Findings will inform the work of the Midlands Maternal Health Consortium, embedding community insight into regional decision making, service design, and commissioning. This work will contribute to the development of a sustainable Midlands maternal justice research hub led by Cysters, bringing together communities, universities, and health systems to advance participatory maternity research and influence national conversations on C section care and recovery.

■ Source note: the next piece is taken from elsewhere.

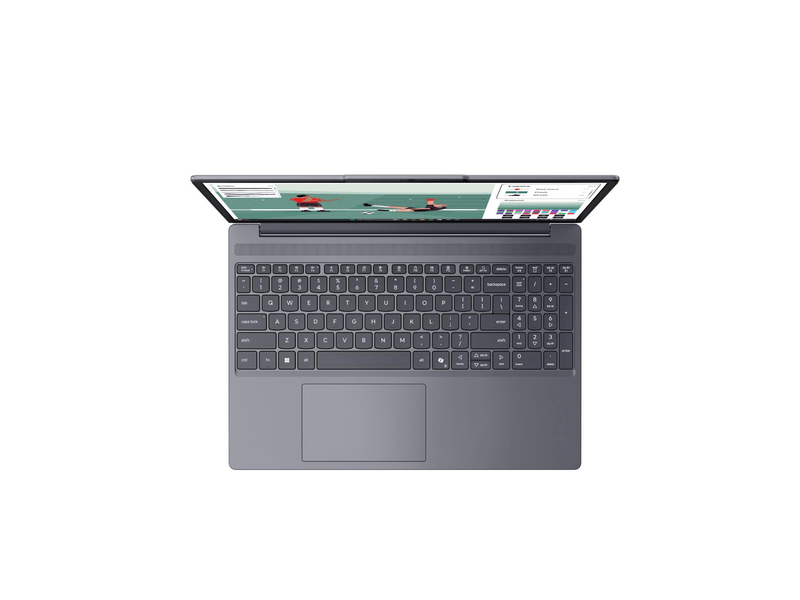 Lenovo IdeaPad Slim 3i 83RR00GDHV Notebook + Win11
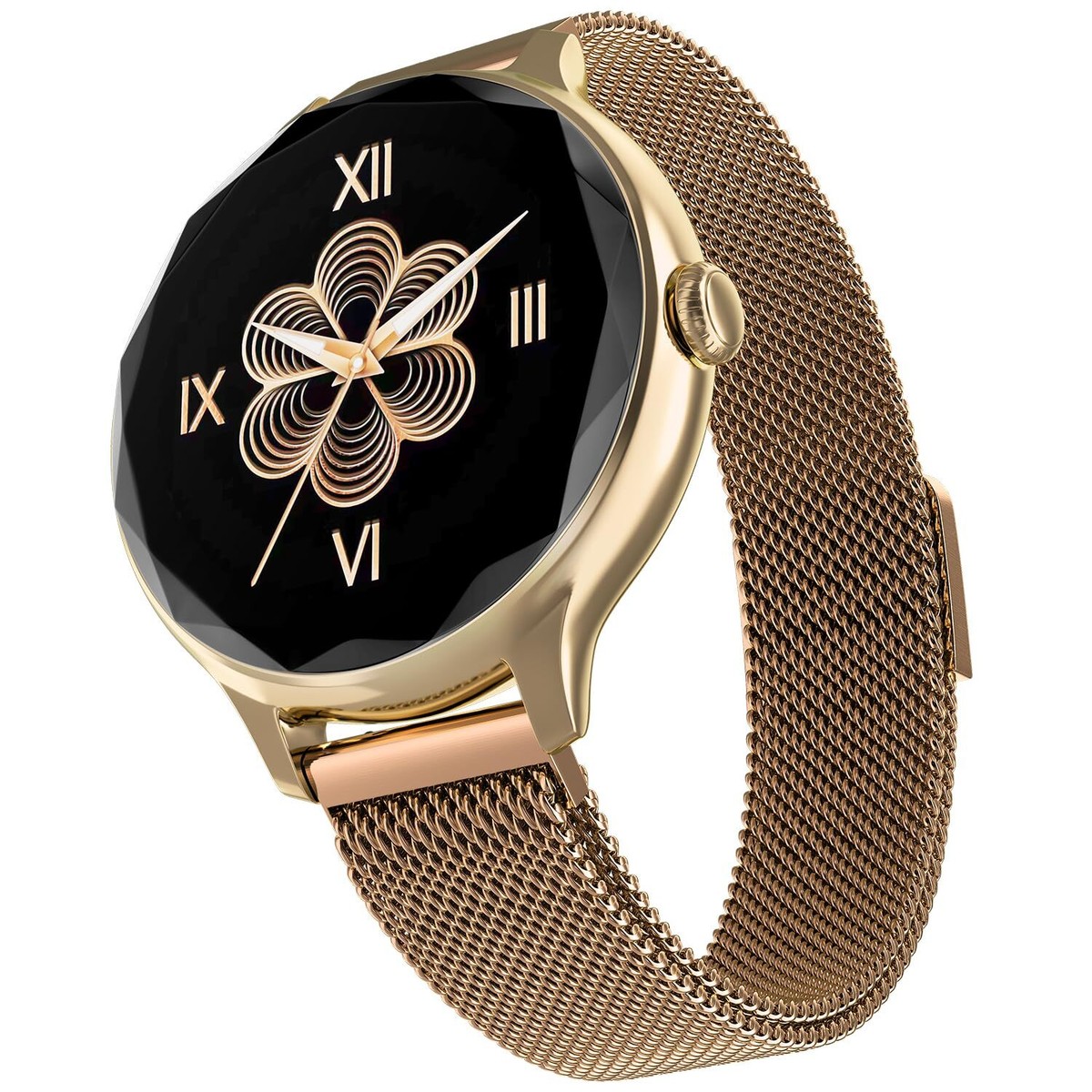 ladies dress smart watch Smart watch - Women's dress watch collection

Health Champions Training for Underserved Communities in Coventry
Professor Kate Owen (WMS) and Mohamad Alobeid (Coventry Refugee and Migrant Centre)
Can you imagine arriving in the UK with nothing but the clothes you are wearing? Then trying to navigate NHS services- approaching the right sources of help at the right time, registering with a GP, knowing what vaccinations are available for your children. Arriving with significant mental health problems as a result of trauma you have experienced and not knowing where to access help- or how to help yourself. Working out how to stay healthy when you are provided with meals in your refugee accommodation and have no money to travel or take part in exercise.
CRMC have recruited 24 Health Champions and we have completed a needs assessment to develop a 6 week course to enable them to promote healthy living and appropriate access to healthcare within their communities. We will be running 2 iterations of the course this academic year and evaluating using a participatory action research approach. We hope that they will also help support our pop-up health check clinics in the community.
We hope that having developed and refined the training it can be transferrable to other underserved groups in our local community.
Scam Perception and Resilience in Youth
Michaela Gummerum (Psychology) and Pip Brown (Psychology)
Michaela and Pip are planning to work with Charlotte Hooper from the Cyber Helpline and Yaniv Hanoch (University of Wolverhampton). They are partnering up with local youth charities to learn about young people's experiences of online scams and how to develop strategies not to fall for online scams. They will use the information from these workshops to develop hands-on public engagement materials that create resilience against scams, particularly in young people.